Differences between revisions 40 and 41
Revision 40 as of 2010-07-14 19:05:25
Size: 13068
Editor: ?MattSealey
Comment: thumb interworking doc from gcc svn
Revision 41 as of 2010-08-11 13:53:51
Size: 13291
Editor: ?PeterMaydell
Comment: clarify that interworking on v7A cores isn't as expensive as old v4T interworking was
Deletions are marked like this. Additions are marked like this.
Line 171: Line 171:
[Actually that gcc README is describing the ancient ARMv4T Thumb1 interworking; for Thumb2 (which any v7A core will have) there is no need for interworking veneers, so it's not a reason to reject Thumb2 -- PeterMaydell]

This page gathers thoughts and ideas around a hard-float ARM port for Debian.

Rationale

A lot of modern ARM boards and devices ship with a floating-point unit (FPU), but the current Debian armel port doesn't take much advantage of it.

A new ARM port requiring the presence of a FPU would help squeeze the most performance juice out of hardware with a FPU.

Background information

This section provides some background information on FPUs, ARM EABI, GCC floating-point ABIs, hwcaps...

VFP

With ARMv5 an optional floating point instruction set known as Vector Floating Point (VFP) was introduced. This is now effectively the norm for modern ARM implementations and a requirement for Cortex-A8 and Cortex-A9. Prior to this there was no real standardized set of floating point instructions, with some vendors supplying their own coprocessors.

VFP was extended over time, with VFPv2 (some ARM9/ARM11) VFPv3-D16 (e.g. Marvell Dove) and VFPv3+NEON (Most Cortex-A8) present in current production silicon.

In spite of the name, the base VFP architecture is not well suited for vector operations. For practical purposes it is a normal scalar floating point unit. The NEON extension defines vector instruction similar to SSE or ?AltiVec and shares a register file with the VFP unit.

These remain an optional part of the architecture.

ARM EABI

The ARM EABI specification covers calling conventions across libraries and binaries. It defines two incompatible ABIs: one uses (VFP) floating point registers for passing function arguments, and the other does not.
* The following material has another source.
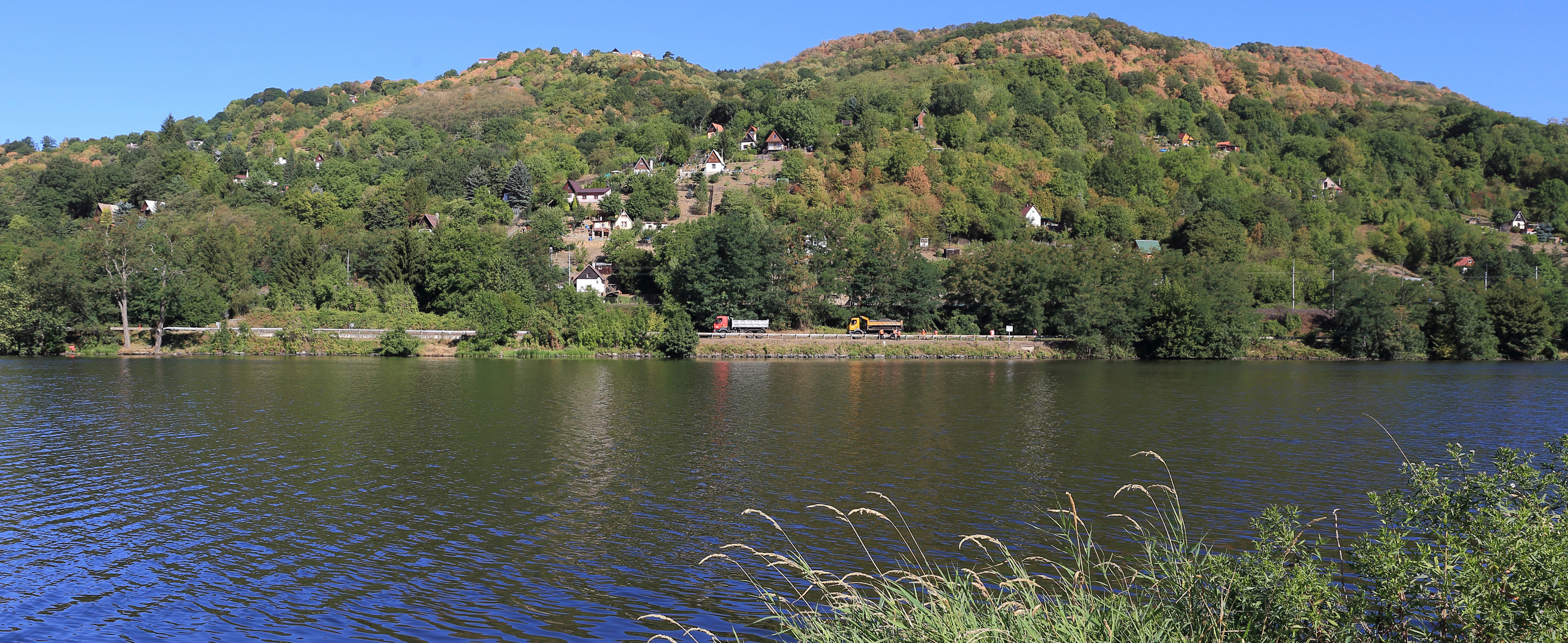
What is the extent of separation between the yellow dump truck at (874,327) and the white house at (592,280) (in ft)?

Unlike many other architectures, ARM supports use of FPU instructions while still conforming to the base ABI. This allows code to take advantage of the FPU without breaking compatibility with older libraries or applications. This does incur some overhead relative to a full hard-float system, and obviously requires a VFP capable CPU.

GCC floating-point options

For historical reasons and to match the ARM RVCT kit, the GCC FPU and ABI selection options are not entirely orthogonal. The -mfloat-abi= option controls both the ABI, and whether floating point instructions may be used. The available options are:

  • soft: Full software floating point.

  • softfp: Use the FPU, but remain compatible with soft-float code.

  • hard: Full hardware floating point.

In addition, the -mfpu= option can be used to select a VFP/NEON (or FPA or Maverick) variant. This has no effect when -mfloat-abi=soft is specified.

The combination of -mfpu=vfp and -mfloat-abi=hard is not available in FSF GCC 4.4; see TODO section below for options.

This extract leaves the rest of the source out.